*Data provided*
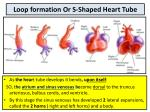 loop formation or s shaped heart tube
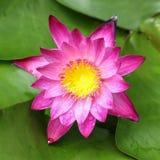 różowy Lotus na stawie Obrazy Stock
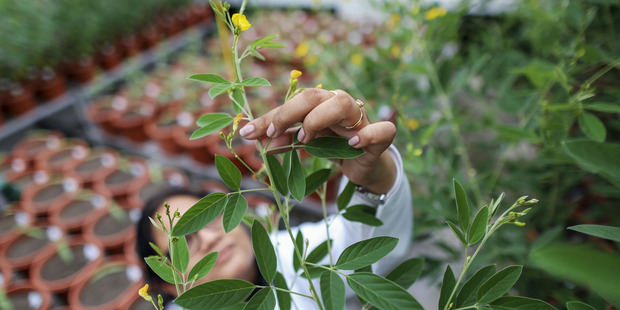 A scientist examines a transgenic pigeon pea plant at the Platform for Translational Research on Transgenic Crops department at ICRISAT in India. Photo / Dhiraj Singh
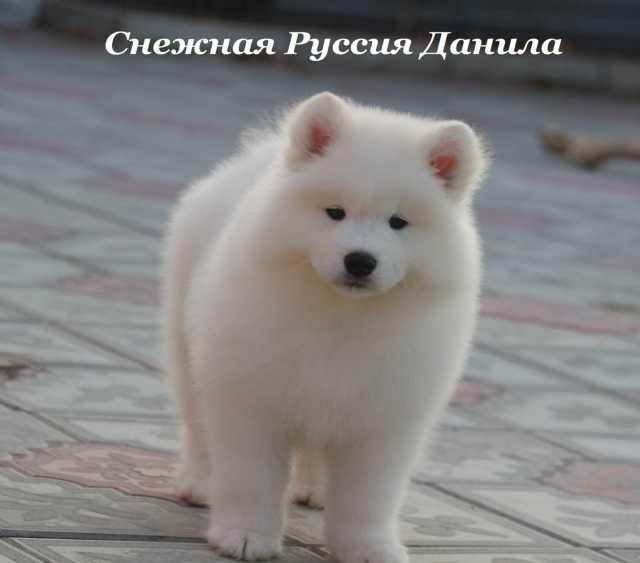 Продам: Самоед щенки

---

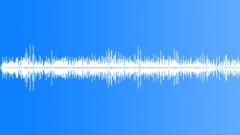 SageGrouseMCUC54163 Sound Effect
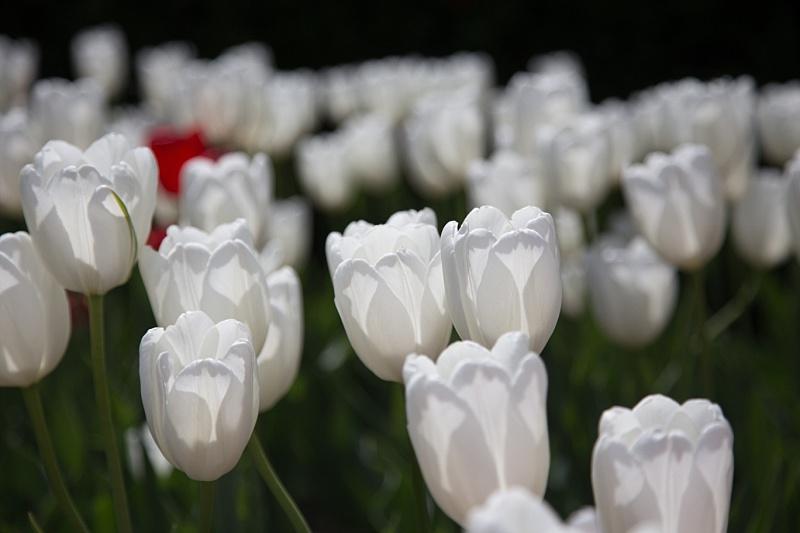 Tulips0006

*Exercise directions*
In the data above, find the line with "A scientist examines" and the line with "Продам: Самоед щенки". Please copy exactly those two lines and every line between them, but not the pictures.

*Result of the task*
 A scientist examines a transgenic pigeon pea plant at the Platform for Translational Research on Transgenic Crops department at ICRISAT in India. Photo / Dhiraj Singh
 Продам: Самоед щенки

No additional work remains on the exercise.